Find every line in the records below that contains the word "OpenbookQA", and copy each such line.

<<<<

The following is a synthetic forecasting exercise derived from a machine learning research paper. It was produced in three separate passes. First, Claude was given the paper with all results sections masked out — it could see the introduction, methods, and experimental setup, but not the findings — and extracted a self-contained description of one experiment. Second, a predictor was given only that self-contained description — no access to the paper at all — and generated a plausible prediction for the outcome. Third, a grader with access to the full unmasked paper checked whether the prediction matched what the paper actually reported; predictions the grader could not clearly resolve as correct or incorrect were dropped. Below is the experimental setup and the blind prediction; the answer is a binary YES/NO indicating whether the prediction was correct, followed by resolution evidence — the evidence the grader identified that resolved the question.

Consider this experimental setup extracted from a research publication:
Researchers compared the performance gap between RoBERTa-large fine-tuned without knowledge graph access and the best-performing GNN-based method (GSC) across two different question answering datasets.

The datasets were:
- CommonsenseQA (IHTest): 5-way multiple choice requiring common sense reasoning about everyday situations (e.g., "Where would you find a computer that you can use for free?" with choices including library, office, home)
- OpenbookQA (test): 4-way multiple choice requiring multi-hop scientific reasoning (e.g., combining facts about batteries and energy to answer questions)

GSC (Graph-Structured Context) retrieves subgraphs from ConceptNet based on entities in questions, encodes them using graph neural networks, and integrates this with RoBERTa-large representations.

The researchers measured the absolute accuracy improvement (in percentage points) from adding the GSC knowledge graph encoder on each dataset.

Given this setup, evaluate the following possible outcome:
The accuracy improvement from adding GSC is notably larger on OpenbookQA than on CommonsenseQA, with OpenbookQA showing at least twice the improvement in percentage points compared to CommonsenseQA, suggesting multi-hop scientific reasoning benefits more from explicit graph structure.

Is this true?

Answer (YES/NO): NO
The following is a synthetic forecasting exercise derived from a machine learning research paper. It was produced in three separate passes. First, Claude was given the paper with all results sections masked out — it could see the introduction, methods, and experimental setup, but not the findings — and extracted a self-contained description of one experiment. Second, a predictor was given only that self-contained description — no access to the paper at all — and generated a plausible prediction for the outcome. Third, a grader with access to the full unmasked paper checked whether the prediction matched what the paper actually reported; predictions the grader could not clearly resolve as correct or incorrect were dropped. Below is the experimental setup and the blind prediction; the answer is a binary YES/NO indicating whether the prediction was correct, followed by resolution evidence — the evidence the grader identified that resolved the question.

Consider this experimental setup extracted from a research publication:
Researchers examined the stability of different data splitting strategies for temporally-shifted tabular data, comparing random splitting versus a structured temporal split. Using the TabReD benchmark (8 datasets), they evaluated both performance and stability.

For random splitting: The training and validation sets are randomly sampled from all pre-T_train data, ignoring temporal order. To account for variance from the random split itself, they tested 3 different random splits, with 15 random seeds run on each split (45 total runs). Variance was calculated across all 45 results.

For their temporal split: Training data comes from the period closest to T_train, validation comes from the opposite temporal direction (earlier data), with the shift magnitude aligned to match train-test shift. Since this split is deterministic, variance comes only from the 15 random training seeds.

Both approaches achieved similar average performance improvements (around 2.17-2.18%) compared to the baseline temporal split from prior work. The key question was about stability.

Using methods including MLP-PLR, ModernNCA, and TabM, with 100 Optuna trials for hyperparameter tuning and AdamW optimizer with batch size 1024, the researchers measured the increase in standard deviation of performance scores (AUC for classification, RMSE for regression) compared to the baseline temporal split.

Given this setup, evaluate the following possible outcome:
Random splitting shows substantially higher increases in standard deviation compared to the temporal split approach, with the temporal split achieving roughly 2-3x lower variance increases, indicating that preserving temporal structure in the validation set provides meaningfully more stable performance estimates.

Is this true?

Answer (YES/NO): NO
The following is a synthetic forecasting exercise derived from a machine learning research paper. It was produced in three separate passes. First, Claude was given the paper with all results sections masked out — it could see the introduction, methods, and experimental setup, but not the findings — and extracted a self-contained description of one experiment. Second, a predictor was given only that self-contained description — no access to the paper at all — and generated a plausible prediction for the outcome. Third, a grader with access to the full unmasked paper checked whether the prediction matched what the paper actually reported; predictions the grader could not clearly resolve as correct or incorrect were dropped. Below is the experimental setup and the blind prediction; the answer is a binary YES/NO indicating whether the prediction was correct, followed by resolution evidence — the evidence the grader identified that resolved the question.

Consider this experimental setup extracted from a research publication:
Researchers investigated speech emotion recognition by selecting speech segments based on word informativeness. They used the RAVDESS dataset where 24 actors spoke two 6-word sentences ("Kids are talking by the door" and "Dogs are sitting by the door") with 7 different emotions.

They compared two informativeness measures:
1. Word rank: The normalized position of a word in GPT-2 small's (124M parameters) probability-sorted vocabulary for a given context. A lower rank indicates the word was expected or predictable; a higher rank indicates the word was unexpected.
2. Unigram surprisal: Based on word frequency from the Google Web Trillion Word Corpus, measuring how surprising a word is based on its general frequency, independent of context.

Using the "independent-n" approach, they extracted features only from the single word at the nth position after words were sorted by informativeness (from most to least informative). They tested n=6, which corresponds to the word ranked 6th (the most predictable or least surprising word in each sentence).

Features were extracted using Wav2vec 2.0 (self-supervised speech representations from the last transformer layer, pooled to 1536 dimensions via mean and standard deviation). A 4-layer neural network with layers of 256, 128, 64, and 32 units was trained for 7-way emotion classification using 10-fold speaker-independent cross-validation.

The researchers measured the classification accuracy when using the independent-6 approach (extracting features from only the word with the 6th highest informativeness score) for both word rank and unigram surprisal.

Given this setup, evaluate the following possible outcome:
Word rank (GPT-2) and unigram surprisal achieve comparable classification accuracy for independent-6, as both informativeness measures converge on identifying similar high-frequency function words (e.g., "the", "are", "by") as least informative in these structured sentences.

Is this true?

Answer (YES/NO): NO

>>>>

**Result**
- OpenbookQA (test): 4-way multiple choice requiring multi-hop scientific reasoning (e.g., combining facts about batteries and energy to answer questions)
The accuracy improvement from adding GSC is notably larger on OpenbookQA than on CommonsenseQA, with OpenbookQA showing at least twice the improvement in percentage points compared to CommonsenseQA, suggesting multi-hop scientific reasoning benefits more from explicit graph structure.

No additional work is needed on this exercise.